Brief >> Extract every entry word for word. Skip the pictures.

## Start

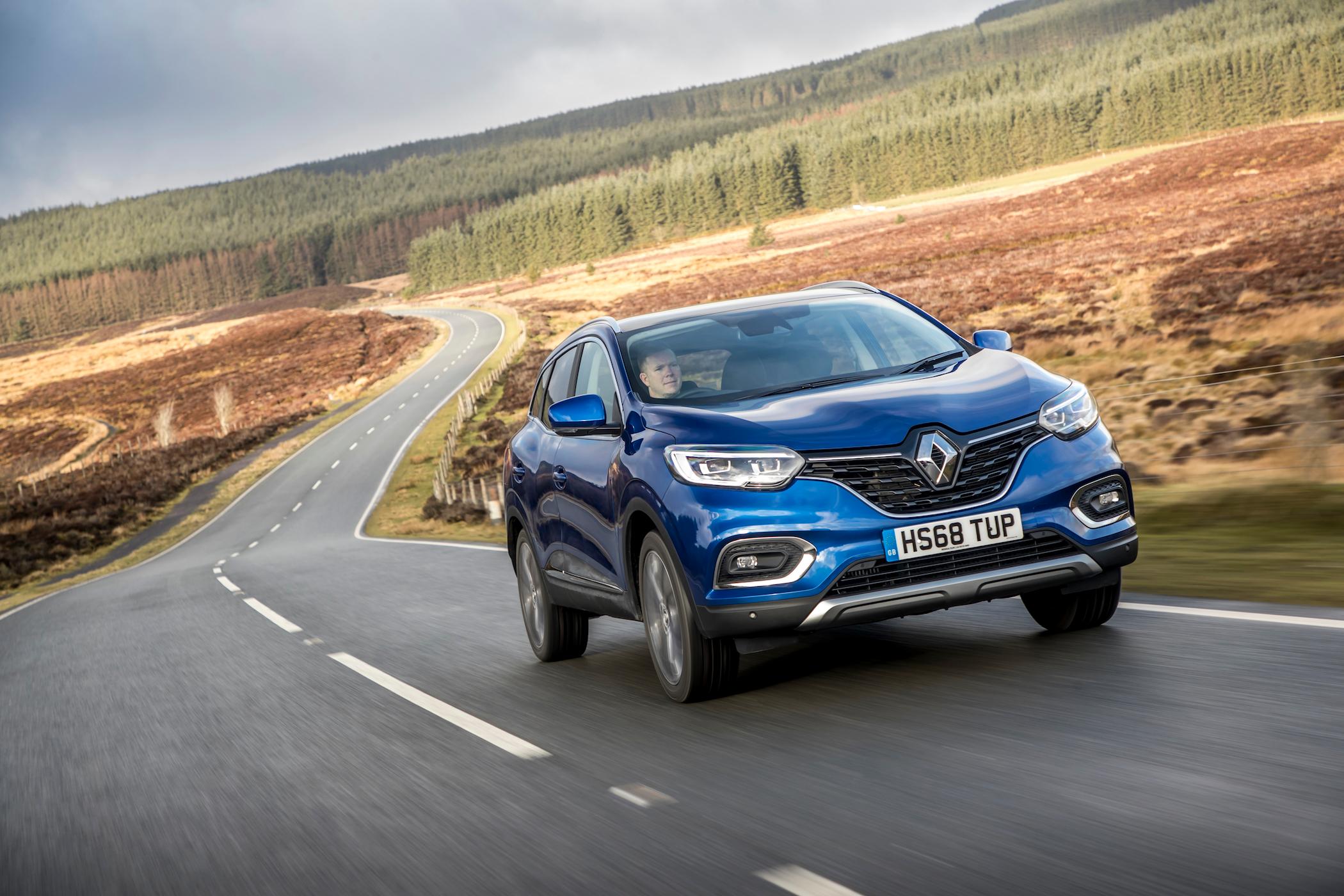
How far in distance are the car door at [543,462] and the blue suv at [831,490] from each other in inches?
30.9

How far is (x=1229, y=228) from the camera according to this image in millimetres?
38312

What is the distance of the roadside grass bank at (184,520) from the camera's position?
34.6 metres

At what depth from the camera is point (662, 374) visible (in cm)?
657

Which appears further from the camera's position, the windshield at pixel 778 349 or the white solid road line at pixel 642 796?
the windshield at pixel 778 349

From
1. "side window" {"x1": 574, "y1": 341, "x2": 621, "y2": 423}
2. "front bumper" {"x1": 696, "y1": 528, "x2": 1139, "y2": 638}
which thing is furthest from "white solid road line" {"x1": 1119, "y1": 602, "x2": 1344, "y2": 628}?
A: "side window" {"x1": 574, "y1": 341, "x2": 621, "y2": 423}

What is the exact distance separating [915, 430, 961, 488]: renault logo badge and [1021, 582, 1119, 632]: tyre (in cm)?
122

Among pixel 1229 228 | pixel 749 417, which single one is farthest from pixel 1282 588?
pixel 1229 228

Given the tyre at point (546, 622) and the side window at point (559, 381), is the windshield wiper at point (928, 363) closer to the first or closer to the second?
the side window at point (559, 381)

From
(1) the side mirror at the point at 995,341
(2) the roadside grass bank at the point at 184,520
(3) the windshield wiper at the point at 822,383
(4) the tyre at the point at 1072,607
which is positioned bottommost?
(2) the roadside grass bank at the point at 184,520

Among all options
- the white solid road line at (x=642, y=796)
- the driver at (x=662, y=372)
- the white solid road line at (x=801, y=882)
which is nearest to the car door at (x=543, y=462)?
the driver at (x=662, y=372)

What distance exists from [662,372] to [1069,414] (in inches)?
77.0

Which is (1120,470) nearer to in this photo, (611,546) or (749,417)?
(749,417)

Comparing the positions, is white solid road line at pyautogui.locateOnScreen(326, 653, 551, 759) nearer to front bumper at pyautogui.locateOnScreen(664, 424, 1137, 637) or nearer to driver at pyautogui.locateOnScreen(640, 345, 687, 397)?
front bumper at pyautogui.locateOnScreen(664, 424, 1137, 637)

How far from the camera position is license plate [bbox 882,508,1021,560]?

## End

Exercise result >>
How far in distance are the car door at [543,462] and the blue suv at [831,490] from each other in inches?
30.9

How far is (x=1229, y=228) from the camera according to this image in millimetres?
38312

What is the distance of the roadside grass bank at (184,520) from the camera's position?
34.6 metres

At what depth from the camera is point (662, 374) visible (in cm)?
657

Which appears further from the camera's position, the windshield at pixel 778 349 or the white solid road line at pixel 642 796?
the windshield at pixel 778 349

From
1. "side window" {"x1": 574, "y1": 341, "x2": 621, "y2": 423}
2. "front bumper" {"x1": 696, "y1": 528, "x2": 1139, "y2": 638}
which thing is furthest from "white solid road line" {"x1": 1119, "y1": 602, "x2": 1344, "y2": 628}?
A: "side window" {"x1": 574, "y1": 341, "x2": 621, "y2": 423}

What is the exact distance separating [915, 430, 961, 488]: renault logo badge and [1021, 582, 1119, 632]: tyre (in cm)?
122

Among pixel 1229 228 | pixel 749 417, which single one is farthest from pixel 1282 588?
pixel 1229 228

Given the tyre at point (546, 622) and the side window at point (559, 381), is the windshield wiper at point (928, 363) closer to the first or closer to the second?
the side window at point (559, 381)

From
(1) the side mirror at the point at 995,341
(2) the roadside grass bank at the point at 184,520
(3) the windshield wiper at the point at 822,383
(4) the tyre at the point at 1072,607
which is positioned bottommost?
(2) the roadside grass bank at the point at 184,520

Among all options
- the white solid road line at (x=642, y=796)
- the driver at (x=662, y=372)
- the white solid road line at (x=801, y=882)
which is nearest to the car door at (x=543, y=462)?
the driver at (x=662, y=372)

What distance exists from [662,372] to [1069,414] (in inches)?
77.0

Which is (1120,470) nearer to in this photo, (611,546) or (749,417)?
(749,417)

Comparing the positions, is white solid road line at pyautogui.locateOnScreen(326, 653, 551, 759) nearer to front bumper at pyautogui.locateOnScreen(664, 424, 1137, 637) or nearer to driver at pyautogui.locateOnScreen(640, 345, 687, 397)?
front bumper at pyautogui.locateOnScreen(664, 424, 1137, 637)

How far from the camera position is license plate [bbox 882,508,1021,560]?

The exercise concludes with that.